First we need to build a model, and then we can look at variable importance for that model using the **enmtools.vip** function. We're going to build a model with all 19 variables first.
```{r warning = FALSE}
monticola.gam <- enmtools.gam(monticola, euro.worldclim,
test.prop = 0.3)
interactive.plot.enmtools.model(monticola.gam)
```
```{r fig.height=12}
set.seed(123)
enmtools.vip(monticola.gam, nsim = 10, method = "permute")
```
Notice that four of these variables (10, 15, 5, and 14) are actually fairly highly correlated in our **raster.cor.plot output** above. That means we'll probably just want to pick one or two of those. Predictor bio10 has the highest support, so that seems like a no-brainer. We can see that bio14 is super close to it in the MDS plot, though, so let's try getting rid of that one.
```{r warning = FALSE}
simple.gam.1 <- enmtools.gam(monticola, euro.worldclim,
f = pres ~ s(bio10) + s(bio15) + s(bio2) + s(bio5),
test.prop = 0.3)
interactive.plot.enmtools.model(simple.gam.1)
```
The plot looks pretty similar! Let's look at the test AUCs, just to see what the effect was.
```{r}
monticola.gam$test.evaluation
simple.gam.1$test.evaluation
```
The test AUC isn't that different, and we've chucked out 15 of the variables! Let's try the next one, which I'm gonna say is bio5.
```{r warning = FALSE}
simple.gam.2 <- enmtools.gam(monticola, euro.worldclim,
f = pres ~ s(bio10) + s(bio15) + s(bio2),
test.prop = 0.3)
interactive.plot.enmtools.model(simple.gam.2)
```
```{r}
monticola.gam$test.evaluation
simple.gam.2$test.evaluation
```
Still not bad at all! Now we're down to just three variables, and the two closest together in the MDS plot are bio10 and bio15.
```{r warning = FALSE}
simple.gam.3 <- enmtools.gam(monticola, euro.worldclim,
f = pres ~ s(bio10) + s(bio2),
test.prop = 0.3)
interactive.plot.enmtools.model(simple.gam.3)
```
Okay that changed some stuff.
```{r}
monticola.gam$test.evaluation
simple.gam.3$test.evaluation
```
This is somewhere where I might say "okay, it looks like we have made our model about as simple as we can without taking a substantial performance hit".

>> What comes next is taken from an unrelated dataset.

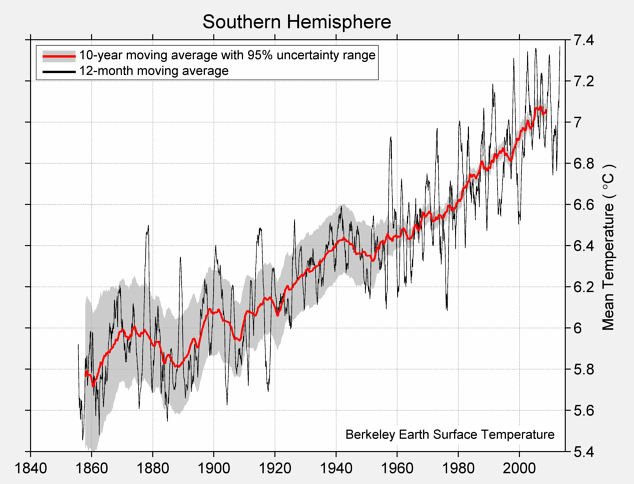 Southern Hemisphere Mean Temperature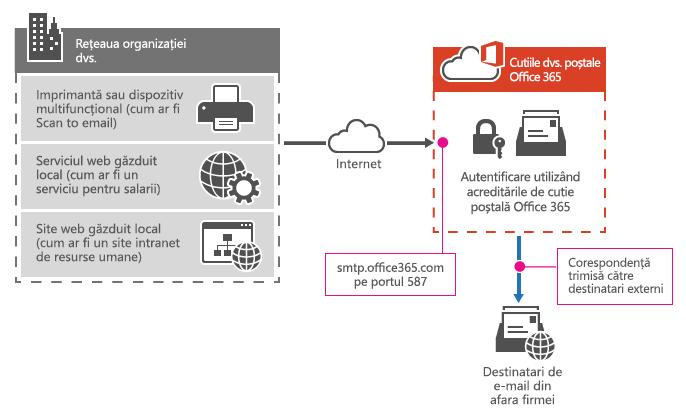Afișează modul în care o imprimantă multifuncţională se conectează la Office 365 folosind SMTP client remitere.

So how do these variable important test actually work? It's actually quite simple but very clever. You can see the **vip** package for more information, but for a really quick demo let's just simulate some linearly correlated data.
```{r}
x <- runif(100)
y <- (6 * x) + rnorm(100)
qplot(x, y)
```
Okay, so those are clearly correlated.
```{r}
summary(lm(y ~ x))
```
The permutation test implemented by **vip** that we're accessing through ENMTools essentially compares the fit of this real model to a model where the *order of the x values is randomized*. This keeps the distribution of x identical to the empirical data, while removing any relationship between x and y.
```{r}
rand.x <- sample(x, 100)
qplot(rand.x, y)
summary(lm(y ~ rand.x))
```
By comparing the correlation coefficient for the model where x is held at its empirical values to the model where x is randomized, we can see how much difference x makes to the predictive power of the model. Obviously this is overkill for a simple one-predictor linear model, but for more complex models (like ENM/SDM) we do this for each predictor separately and keep track of how much the model's predictive power changes as we randomize each predictor. The variable importance values for each predictor just measure how much the predictive power of the model changes when we randomize that predictor.
We do this a number of times to get an idea of how variable these values are, which gives us the distributions you see in the vip plot.